Luke 11:44 (NIV) “Woe to you, because you are like unmarked graves, which men walk over without knowing it.”

Of all the woes that Jesus pronounced over the Pharisees, this one struck the deepest. So far all of His condemnations focused on their deficiencies of character. But now He goes a step further.

Unmarked graves were a serious thing in Judaism. One of the stipulations of the law was that if a person touched a dead body, they would be ceremonially unclean for seven days. They had to take a bath on the third and seventh day, and then on the seventh day they would be clean again. (Number 19:11-13) If they didn’t bathe, the arrival of the seventh day would not make them clean again. Both obedience to God’s commandment and time were required for them to become clean again.

Over the course of time, the Jewish people extended the prohibition from simply touching a dead body to touching a tomb or grave in which a body was buried. So they conspicuously marked graves and tombs, sometimes gong so far as to apply bright whitewash to the site of a tomb, so that they could be easily seen and avoided, or to at least alert someone who accidently touched them that they were unclean so that they could start the process of becoming clean again. The worst case scenario in their minds would be for a person to unknowingly touch or walk across a grave, become unwittingly unclean, and then, at best, have their prayers rejected, or at worst, enter God’s temple and be destroyed on the spot for their entering His holy presence in an unclean state.
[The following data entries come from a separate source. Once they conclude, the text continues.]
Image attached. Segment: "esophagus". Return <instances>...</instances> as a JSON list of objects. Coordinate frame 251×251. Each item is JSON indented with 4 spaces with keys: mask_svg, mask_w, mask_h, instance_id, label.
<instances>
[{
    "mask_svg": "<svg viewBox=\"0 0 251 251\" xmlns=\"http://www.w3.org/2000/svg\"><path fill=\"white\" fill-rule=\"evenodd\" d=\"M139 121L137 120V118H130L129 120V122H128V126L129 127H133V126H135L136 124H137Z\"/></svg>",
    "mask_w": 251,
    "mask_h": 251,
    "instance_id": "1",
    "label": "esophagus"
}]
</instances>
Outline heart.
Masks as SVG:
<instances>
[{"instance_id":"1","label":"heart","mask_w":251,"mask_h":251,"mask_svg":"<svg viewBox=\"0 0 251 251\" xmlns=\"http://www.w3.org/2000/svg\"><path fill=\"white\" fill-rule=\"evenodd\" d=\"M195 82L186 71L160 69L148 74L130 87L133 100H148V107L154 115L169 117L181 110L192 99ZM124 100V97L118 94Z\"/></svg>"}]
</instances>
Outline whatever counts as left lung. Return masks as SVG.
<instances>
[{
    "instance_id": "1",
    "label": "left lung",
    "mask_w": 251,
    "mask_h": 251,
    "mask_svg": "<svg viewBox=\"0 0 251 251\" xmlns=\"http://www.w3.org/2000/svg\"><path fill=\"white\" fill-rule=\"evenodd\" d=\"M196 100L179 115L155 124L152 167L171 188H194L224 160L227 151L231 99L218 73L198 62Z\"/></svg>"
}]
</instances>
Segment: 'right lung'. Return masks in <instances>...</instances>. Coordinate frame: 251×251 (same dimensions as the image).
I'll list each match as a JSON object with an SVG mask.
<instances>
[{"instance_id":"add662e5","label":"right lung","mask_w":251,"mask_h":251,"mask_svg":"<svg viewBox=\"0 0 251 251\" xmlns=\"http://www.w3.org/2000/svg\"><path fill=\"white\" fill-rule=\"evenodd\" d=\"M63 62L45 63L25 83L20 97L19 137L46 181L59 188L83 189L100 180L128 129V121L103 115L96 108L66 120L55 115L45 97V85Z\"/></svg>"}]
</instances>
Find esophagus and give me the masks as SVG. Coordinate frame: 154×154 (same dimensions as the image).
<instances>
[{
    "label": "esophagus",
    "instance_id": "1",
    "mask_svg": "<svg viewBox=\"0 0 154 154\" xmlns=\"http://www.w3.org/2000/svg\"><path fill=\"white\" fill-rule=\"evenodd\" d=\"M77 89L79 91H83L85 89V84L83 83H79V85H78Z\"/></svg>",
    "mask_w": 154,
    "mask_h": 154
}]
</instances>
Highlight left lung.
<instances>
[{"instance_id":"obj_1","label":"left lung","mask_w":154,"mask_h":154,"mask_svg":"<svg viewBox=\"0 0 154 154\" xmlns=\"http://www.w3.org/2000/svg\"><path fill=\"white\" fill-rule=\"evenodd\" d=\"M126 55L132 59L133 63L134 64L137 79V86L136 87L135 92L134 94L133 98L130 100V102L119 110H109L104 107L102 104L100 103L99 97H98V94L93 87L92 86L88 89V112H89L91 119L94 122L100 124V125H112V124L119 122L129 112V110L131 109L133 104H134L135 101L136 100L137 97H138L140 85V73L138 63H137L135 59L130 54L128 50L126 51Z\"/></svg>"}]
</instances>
By declaring that the Pharisees were like unmarked graves, Jesus was doubling down on His condemnation of their looking holy on the outside while being corrupt on the inside. But with the terrible added concept that their inner corruption, hidden from those who admired them, was actually a corrupting influence on those very admirers, causing them to become unclean by following the Pharisees’ corrupted version of holiness, and making them worthy of God’s condemnation instead of His blessing.

Of course, any Pharisee would be aghast at the very notion that they could be a corrupting influence on anyone. But their harsh, unloving, legalistic, even exclusionary version of holiness, without God’s love, mercy, or justice, really was taken up and emulated by many people, who ended up fostering a holiness in themselves without God’s love, mercy, and justices, and making them just as worthy of God’s condemnation as their models.

Father, most of us probably don’t consider the fact that, when we put ourselves forward as Your people, followers of Jesus, that many who are wanting to find eternal life will imitate, not our theology, but our actions and attitudes, believing that by that imitation they too will have the eternal life that we claim to possess. And if our actions and attitudes are worthy of condemnation in Your sight, those imitators will unwittingly end up being condemned as well, corrupted by the foulness hidden in the unmarked grave of our souls. Help us all, Lord, to be clean in the inside, purified by Your Spirit and made holy by Your grace, so that our lives bring righteousness, holiness, and wholeness to all who come near. Amen.